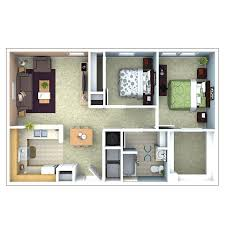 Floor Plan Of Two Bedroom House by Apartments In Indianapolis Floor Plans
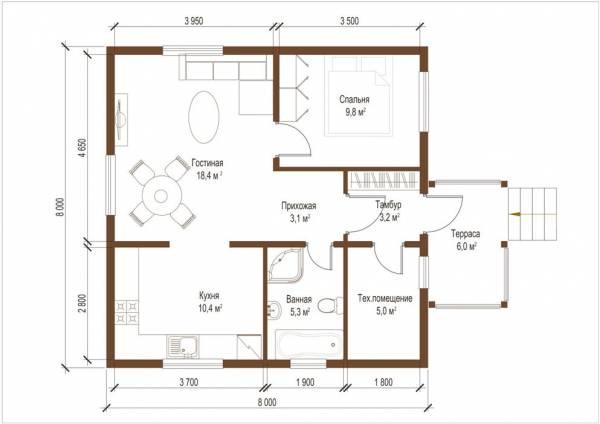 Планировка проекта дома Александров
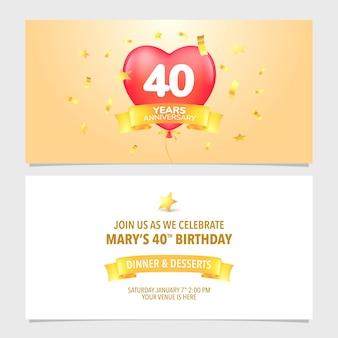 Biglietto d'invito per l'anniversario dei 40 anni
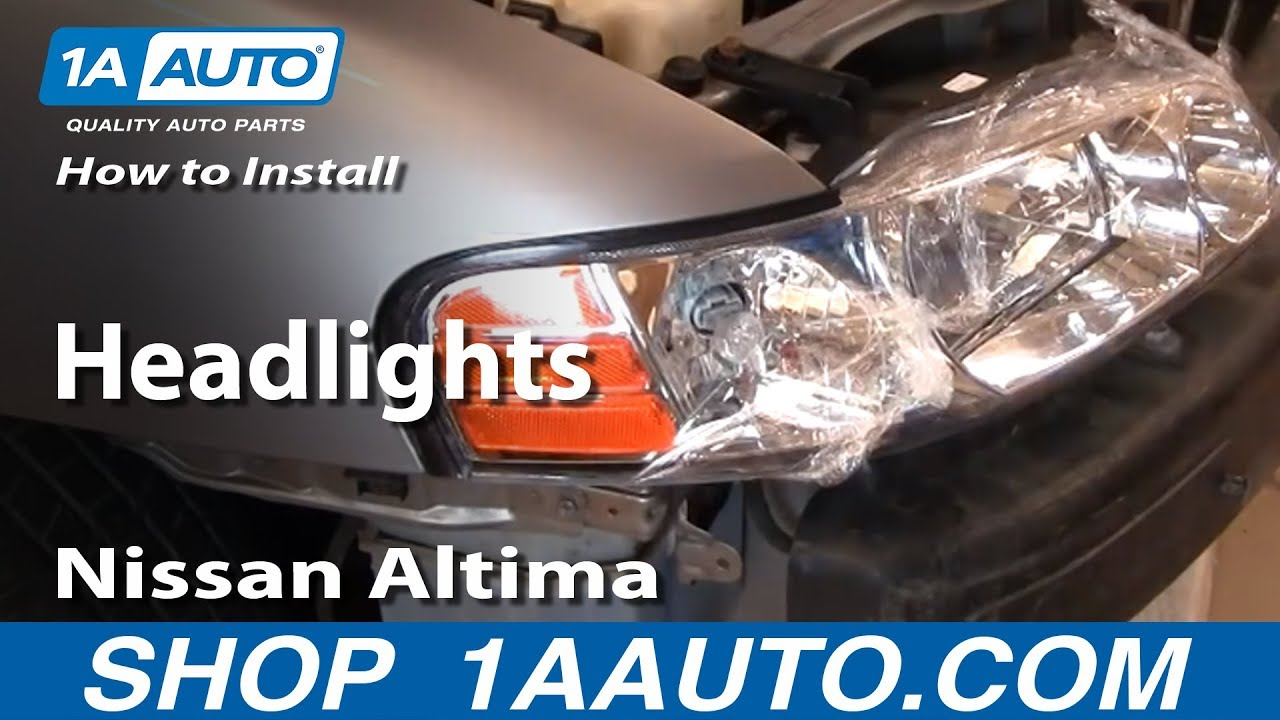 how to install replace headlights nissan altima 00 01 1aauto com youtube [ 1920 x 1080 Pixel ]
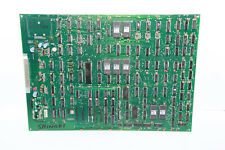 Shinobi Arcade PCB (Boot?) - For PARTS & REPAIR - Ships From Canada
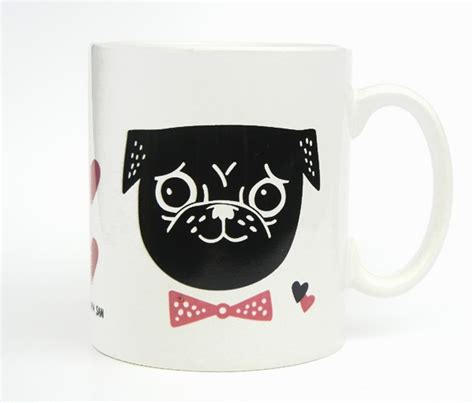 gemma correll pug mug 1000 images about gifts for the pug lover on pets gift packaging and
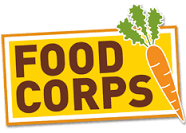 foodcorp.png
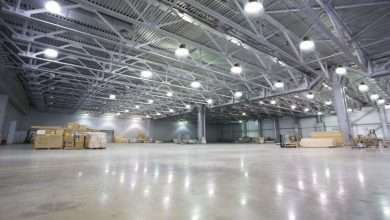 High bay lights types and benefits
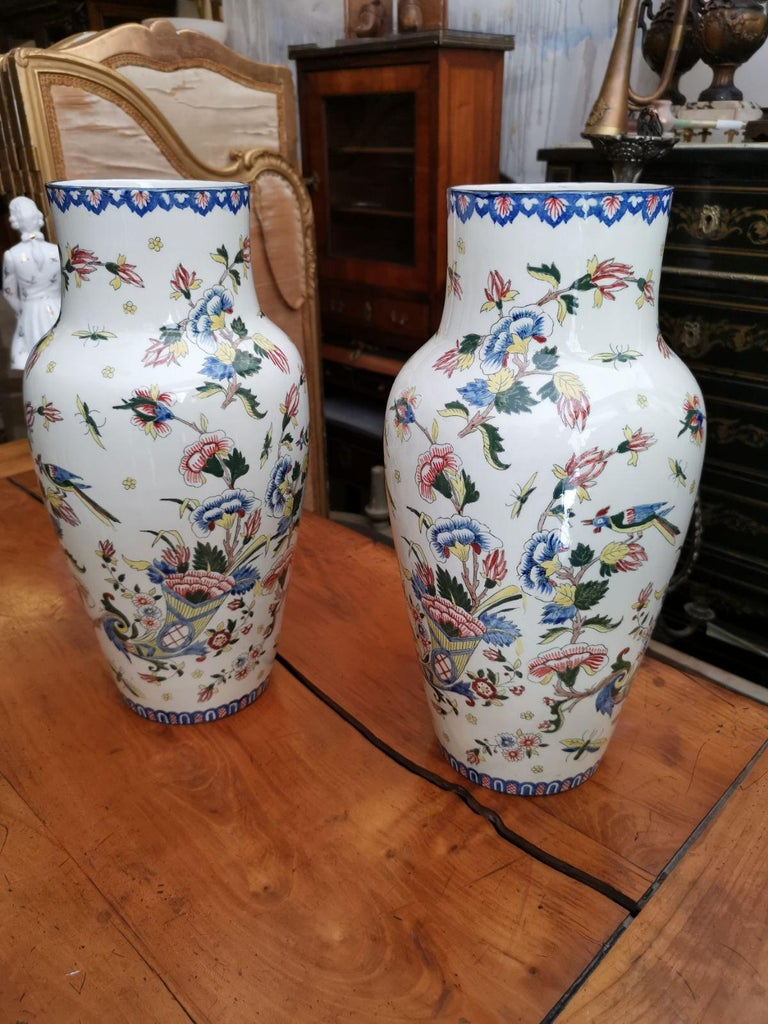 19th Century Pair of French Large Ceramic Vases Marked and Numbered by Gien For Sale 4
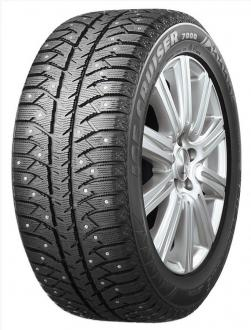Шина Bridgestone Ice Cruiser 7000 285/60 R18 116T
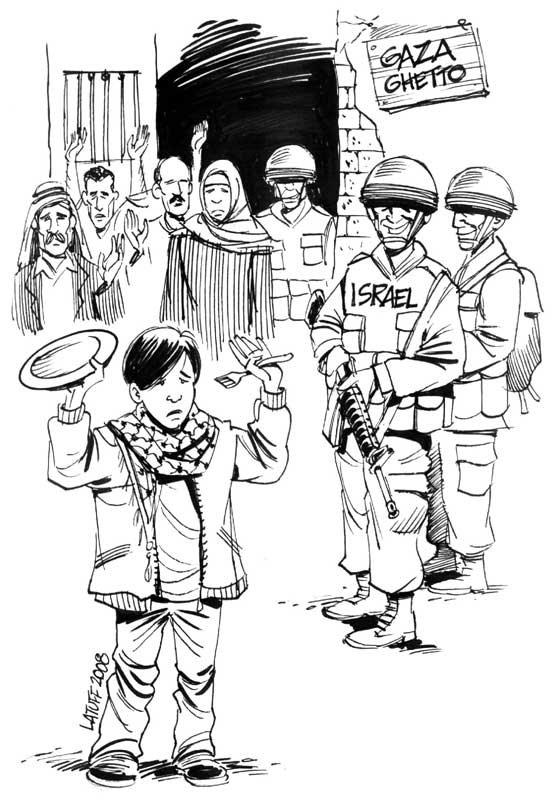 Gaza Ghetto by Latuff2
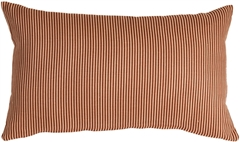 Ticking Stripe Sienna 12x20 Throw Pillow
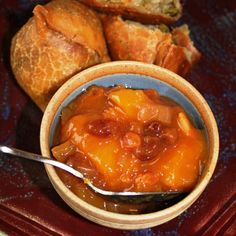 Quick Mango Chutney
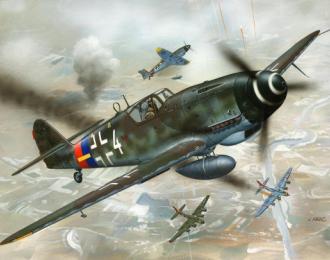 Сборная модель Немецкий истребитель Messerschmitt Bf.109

* * * * *

• **Brief**: Repeat the material above word for word and skip every image in it.

• **Answer for this exercise**:
 Floor Plan Of Two Bedroom House by Apartments In Indianapolis Floor Plans
 Планировка проекта дома Александров
 Biglietto d'invito per l'anniversario dei 40 anni
 how to install replace headlights nissan altima 00 01 1aauto com youtube [ 1920 x 1080 Pixel ]
 Shinobi Arcade PCB (Boot?) - For PARTS & REPAIR - Ships From Canada
 gemma correll pug mug 1000 images about gifts for the pug lover on pets gift packaging and
 foodcorp.png
 High bay lights types and benefits
 19th Century Pair of French Large Ceramic Vases Marked and Numbered by Gien For Sale 4
Шина Bridgestone Ice Cruiser 7000 285/60 R18 116T
 Gaza Ghetto by Latuff2
 Ticking Stripe Sienna 12x20 Throw Pillow
 Quick Mango Chutney
 Сборная модель Немецкий истребитель Messerschmitt Bf.109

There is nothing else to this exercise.